Elizabeth Acuna: I was diagnosed with atopic dermatitis at a very young age, as far back as I can remember from my own memory. My parents said a couple weeks after I was born, it was recognized by the doctors. In terms of difficulties, it’s been a complete lifelong challenge for me, good times and bad times, and [it’s been a challenge] maintaining the disease state. There are challenges from choices I’ve made in my life, limitations that it put on me. It was definitely the biggest impact I’ve had in my life.

The most significant challenges and difficulties with having atopic dermatitis in my life have been the kind of limitations it has put on me and, most importantly, my self-confidence. Growing up with atopic dermatitis, I grew into the disease state and then it continued to get worse. That’s when my self-confidence continued to go down. I had this disease state of atopic dermatitis that was apparent on my skin. So, I could see it and, obviously, I was most impacted by it. And I was always worried about what other people saw when they saw me with a rash. Often times, it was on my face, it would be on my legs. Ninety percent of my body was covered with atopic dermatitis, so that mostly [impacted my] self-confidence. From there, it changed my life. It impacted the decisions I would make moving forward.
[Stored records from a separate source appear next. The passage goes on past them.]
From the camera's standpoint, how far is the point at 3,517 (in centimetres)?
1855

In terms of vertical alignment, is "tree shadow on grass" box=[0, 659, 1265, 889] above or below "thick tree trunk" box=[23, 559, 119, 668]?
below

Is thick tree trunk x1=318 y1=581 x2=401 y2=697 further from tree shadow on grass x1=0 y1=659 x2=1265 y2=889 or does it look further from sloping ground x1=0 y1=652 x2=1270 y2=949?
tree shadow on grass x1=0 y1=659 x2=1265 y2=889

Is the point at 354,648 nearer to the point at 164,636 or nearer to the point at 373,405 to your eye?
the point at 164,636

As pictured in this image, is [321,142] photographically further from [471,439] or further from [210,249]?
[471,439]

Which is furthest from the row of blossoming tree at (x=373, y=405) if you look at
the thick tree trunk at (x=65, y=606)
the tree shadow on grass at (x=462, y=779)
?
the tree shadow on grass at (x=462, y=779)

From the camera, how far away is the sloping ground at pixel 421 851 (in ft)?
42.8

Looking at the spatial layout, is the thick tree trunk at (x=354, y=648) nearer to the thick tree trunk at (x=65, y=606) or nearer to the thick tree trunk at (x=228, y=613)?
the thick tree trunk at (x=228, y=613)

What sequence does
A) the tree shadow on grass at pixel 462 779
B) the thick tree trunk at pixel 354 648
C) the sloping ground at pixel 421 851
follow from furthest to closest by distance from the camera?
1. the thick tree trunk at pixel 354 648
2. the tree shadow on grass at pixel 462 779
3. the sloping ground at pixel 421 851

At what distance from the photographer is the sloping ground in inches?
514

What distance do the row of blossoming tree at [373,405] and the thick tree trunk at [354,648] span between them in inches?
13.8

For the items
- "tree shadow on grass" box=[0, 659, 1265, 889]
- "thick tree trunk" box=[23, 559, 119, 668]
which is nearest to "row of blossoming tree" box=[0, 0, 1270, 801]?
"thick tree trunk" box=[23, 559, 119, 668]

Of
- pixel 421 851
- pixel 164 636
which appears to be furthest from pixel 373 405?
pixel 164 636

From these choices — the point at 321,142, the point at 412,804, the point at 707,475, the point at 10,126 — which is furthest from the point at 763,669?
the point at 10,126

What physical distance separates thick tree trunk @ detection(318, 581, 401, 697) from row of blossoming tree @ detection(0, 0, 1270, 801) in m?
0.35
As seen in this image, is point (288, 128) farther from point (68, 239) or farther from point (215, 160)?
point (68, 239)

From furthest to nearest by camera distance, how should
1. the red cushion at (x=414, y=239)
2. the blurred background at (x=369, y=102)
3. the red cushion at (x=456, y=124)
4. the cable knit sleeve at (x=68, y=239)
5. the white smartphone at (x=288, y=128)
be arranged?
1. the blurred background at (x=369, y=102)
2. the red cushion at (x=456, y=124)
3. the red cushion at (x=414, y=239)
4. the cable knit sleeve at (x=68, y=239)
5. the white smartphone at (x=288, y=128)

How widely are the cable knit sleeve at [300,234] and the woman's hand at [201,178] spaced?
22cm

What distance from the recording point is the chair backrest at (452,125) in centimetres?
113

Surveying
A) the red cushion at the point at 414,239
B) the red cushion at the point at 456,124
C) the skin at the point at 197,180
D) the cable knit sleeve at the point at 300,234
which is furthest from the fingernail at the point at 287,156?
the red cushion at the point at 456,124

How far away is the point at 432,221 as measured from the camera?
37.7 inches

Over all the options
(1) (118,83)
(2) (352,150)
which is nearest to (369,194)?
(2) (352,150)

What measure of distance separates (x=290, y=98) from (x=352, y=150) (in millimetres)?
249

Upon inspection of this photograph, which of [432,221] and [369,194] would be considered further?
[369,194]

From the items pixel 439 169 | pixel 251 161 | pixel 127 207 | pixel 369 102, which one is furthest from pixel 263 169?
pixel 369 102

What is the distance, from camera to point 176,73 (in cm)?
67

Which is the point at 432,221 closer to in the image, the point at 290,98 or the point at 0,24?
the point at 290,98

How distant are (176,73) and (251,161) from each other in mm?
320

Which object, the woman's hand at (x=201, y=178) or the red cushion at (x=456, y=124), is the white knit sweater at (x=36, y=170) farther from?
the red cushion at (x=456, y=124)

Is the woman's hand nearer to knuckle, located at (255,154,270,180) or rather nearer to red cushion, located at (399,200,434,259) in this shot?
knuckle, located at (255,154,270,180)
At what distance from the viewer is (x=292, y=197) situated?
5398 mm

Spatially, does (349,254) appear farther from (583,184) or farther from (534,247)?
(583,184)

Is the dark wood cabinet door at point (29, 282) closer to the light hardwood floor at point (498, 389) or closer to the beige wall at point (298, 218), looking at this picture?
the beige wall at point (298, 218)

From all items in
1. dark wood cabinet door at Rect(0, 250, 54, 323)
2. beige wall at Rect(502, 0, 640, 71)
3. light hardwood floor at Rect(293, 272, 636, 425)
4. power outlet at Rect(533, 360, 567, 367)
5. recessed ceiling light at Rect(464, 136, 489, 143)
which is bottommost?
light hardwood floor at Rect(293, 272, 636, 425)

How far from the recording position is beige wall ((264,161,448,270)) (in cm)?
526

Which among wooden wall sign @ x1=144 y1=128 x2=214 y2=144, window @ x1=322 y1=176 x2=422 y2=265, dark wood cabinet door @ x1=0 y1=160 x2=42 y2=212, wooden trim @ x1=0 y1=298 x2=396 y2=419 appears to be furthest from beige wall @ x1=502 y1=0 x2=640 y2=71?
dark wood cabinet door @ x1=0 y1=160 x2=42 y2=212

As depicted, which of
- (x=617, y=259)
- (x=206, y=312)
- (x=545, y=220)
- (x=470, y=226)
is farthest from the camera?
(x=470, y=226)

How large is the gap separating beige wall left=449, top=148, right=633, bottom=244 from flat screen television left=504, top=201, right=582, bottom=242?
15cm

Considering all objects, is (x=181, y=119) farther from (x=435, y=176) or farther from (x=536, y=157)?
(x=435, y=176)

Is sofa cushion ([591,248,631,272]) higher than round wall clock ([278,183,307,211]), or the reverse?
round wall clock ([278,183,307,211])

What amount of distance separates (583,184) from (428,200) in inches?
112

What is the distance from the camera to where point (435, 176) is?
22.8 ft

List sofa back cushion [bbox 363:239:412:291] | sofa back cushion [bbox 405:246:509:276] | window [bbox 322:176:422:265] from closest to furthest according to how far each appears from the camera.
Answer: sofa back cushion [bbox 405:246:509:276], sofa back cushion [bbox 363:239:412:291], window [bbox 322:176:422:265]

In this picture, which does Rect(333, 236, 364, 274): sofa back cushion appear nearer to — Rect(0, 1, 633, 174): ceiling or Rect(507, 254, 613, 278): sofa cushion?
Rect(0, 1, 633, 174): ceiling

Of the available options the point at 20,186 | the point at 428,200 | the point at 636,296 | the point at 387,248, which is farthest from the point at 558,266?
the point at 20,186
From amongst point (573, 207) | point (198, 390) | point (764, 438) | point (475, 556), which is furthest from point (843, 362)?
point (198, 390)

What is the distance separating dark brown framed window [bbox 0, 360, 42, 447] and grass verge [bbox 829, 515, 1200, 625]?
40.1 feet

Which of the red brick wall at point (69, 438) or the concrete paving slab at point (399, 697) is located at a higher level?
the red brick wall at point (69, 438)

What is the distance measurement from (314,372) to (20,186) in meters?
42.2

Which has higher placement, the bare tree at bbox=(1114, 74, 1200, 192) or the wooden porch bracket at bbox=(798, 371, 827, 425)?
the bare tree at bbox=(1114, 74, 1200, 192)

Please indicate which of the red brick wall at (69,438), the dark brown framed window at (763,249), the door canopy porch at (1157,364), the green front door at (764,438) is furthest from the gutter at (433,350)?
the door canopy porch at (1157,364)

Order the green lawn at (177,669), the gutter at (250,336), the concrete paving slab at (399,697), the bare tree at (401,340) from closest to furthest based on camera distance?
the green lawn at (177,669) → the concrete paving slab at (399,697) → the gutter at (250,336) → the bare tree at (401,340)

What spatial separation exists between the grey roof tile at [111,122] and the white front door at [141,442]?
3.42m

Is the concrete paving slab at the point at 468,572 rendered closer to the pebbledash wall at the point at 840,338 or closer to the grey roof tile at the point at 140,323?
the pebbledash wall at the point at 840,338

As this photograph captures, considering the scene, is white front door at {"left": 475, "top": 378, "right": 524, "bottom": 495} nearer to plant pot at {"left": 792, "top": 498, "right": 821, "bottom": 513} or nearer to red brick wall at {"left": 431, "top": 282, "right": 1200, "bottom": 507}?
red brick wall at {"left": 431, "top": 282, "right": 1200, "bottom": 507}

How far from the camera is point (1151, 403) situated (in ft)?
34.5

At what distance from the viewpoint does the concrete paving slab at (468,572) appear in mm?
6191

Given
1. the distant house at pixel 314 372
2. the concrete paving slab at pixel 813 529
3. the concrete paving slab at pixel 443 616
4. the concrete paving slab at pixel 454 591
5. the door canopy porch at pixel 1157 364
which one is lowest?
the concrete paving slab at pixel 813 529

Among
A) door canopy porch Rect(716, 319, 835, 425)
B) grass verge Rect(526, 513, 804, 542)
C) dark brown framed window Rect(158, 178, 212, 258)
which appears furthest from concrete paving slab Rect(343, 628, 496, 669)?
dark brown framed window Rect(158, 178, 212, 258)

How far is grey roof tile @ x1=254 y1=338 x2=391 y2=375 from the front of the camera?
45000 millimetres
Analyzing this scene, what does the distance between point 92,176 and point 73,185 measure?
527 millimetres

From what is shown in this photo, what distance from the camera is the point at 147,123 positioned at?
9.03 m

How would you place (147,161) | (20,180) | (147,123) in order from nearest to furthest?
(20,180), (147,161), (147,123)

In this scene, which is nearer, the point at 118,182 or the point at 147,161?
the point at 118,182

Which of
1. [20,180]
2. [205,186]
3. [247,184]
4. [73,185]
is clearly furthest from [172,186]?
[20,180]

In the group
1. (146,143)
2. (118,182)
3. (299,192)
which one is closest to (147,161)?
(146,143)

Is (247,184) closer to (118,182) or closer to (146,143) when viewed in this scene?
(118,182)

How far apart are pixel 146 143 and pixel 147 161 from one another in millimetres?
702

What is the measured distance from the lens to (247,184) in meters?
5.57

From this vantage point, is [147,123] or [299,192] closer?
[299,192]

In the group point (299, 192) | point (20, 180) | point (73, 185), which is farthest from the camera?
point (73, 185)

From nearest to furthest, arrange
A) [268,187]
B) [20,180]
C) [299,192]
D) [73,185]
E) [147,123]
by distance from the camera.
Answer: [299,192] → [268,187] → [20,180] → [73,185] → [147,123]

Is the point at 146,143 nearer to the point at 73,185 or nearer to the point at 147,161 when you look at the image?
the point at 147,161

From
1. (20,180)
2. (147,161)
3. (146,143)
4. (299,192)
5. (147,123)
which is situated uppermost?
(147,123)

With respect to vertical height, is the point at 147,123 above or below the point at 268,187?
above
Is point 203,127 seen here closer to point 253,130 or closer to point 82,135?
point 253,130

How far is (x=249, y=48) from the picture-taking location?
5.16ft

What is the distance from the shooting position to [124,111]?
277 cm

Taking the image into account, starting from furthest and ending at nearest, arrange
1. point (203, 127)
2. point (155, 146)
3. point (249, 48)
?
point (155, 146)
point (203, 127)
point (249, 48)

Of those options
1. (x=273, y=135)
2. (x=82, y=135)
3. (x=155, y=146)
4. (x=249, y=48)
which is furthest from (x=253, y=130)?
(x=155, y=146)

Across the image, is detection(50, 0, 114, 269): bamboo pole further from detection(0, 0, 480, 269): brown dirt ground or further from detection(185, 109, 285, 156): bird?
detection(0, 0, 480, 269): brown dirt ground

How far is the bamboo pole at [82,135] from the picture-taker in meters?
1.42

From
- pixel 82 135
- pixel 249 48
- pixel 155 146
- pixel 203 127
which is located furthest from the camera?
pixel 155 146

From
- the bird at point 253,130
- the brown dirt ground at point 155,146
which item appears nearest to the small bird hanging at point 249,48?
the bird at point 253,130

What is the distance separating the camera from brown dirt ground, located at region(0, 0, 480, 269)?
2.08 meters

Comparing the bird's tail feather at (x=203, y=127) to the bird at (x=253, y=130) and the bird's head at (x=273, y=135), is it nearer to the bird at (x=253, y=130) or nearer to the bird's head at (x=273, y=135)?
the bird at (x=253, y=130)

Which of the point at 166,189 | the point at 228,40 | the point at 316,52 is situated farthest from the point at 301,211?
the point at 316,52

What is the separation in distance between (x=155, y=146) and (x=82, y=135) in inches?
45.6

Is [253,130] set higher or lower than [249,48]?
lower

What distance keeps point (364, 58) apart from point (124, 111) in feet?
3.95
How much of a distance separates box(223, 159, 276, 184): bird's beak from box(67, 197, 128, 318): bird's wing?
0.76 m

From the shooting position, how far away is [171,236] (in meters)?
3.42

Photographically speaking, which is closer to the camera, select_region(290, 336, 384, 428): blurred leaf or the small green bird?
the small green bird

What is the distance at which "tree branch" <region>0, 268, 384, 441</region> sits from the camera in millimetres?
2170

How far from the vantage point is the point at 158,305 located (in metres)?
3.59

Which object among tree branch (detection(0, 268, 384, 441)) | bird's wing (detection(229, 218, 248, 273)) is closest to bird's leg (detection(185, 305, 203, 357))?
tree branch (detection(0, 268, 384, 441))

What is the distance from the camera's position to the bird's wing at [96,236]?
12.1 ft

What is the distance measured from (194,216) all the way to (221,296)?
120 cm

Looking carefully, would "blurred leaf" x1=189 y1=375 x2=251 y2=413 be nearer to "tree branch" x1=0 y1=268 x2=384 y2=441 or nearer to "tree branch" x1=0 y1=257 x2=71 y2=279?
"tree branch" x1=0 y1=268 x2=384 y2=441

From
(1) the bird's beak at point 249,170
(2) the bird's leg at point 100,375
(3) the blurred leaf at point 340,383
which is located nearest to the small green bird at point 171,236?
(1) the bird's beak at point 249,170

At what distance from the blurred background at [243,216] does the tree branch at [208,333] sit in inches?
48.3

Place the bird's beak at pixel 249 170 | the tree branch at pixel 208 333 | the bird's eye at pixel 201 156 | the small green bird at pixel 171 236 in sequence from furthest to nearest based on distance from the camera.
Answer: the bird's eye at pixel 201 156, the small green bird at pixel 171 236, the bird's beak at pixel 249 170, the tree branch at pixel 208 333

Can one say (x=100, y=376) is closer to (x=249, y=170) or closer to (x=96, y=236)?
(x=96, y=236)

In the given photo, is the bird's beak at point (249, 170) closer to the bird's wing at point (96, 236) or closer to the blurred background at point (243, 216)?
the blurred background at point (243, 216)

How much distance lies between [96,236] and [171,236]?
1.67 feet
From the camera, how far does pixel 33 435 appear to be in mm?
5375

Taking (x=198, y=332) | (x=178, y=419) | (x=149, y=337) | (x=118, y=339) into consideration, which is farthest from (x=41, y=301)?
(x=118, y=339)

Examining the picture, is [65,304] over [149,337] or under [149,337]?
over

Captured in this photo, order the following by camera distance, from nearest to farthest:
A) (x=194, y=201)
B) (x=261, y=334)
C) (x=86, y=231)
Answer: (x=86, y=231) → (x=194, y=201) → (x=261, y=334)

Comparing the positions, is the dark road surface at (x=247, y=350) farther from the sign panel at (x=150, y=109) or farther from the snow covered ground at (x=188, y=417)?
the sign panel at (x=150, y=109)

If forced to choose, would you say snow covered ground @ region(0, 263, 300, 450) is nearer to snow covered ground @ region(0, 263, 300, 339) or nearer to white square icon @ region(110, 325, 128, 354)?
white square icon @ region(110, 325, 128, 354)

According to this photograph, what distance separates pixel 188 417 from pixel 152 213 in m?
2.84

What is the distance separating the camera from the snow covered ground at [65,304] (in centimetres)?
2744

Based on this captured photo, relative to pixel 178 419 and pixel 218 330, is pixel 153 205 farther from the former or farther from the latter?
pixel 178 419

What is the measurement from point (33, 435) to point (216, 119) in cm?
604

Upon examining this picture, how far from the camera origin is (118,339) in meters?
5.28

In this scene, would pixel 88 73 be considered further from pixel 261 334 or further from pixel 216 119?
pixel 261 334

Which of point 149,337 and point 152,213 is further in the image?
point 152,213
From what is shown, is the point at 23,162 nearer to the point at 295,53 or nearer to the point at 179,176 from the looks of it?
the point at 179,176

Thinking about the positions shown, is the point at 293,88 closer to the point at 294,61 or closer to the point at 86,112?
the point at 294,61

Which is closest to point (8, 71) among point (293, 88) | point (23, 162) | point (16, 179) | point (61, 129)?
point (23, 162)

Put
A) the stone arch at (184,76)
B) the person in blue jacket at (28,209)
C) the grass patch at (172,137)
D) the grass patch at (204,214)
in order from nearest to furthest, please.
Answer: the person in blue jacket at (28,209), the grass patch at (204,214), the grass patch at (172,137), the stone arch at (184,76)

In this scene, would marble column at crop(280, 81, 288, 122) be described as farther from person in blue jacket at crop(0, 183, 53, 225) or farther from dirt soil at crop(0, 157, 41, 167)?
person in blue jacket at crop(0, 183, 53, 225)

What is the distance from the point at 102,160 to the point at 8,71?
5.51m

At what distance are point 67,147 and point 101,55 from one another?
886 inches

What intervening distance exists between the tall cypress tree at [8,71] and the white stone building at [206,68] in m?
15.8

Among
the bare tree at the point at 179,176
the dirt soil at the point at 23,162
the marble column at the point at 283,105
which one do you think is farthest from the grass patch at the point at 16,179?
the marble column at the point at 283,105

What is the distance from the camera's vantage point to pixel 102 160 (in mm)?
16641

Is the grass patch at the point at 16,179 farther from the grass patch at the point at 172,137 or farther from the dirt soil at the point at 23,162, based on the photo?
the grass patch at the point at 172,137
My journey with atopic dermatitis started when I was very young, and it just continued. It almost continued to get worse and worse. So, I almost felt very trapped and enclosed by having atopic dermatitis, because of the changes, the decisions I would make. I hated summers, for example, because I would be too embarrassed to wear shorts, short-sleeves, or bathing suits because that’s when I would be totally exposed. And to someone else, you’d be able to see it. For me, that [made me] extremely self-conscious. I love winters because I could have an excuse to bundle up, cover everything, put a big hood on, and cover my neck. I felt a little bit normal to the outside eye.

So, starting a couple of weeks ago, I now feel like I’m free. I’m free from this disease state. I’m free to make my own choices for what I want to wear, how I want to wear things, and not worry about what other people see. I no longer have a big red rash on my face, where people are looking at me strange or trying to figure out what’s wrong with me. I’m finally free. I think it’s completely life-changing. I’m no longer trapped to this old regime of [having to use] creams and dealing with all this management care. Once a week, I take a shot, and I have my life now.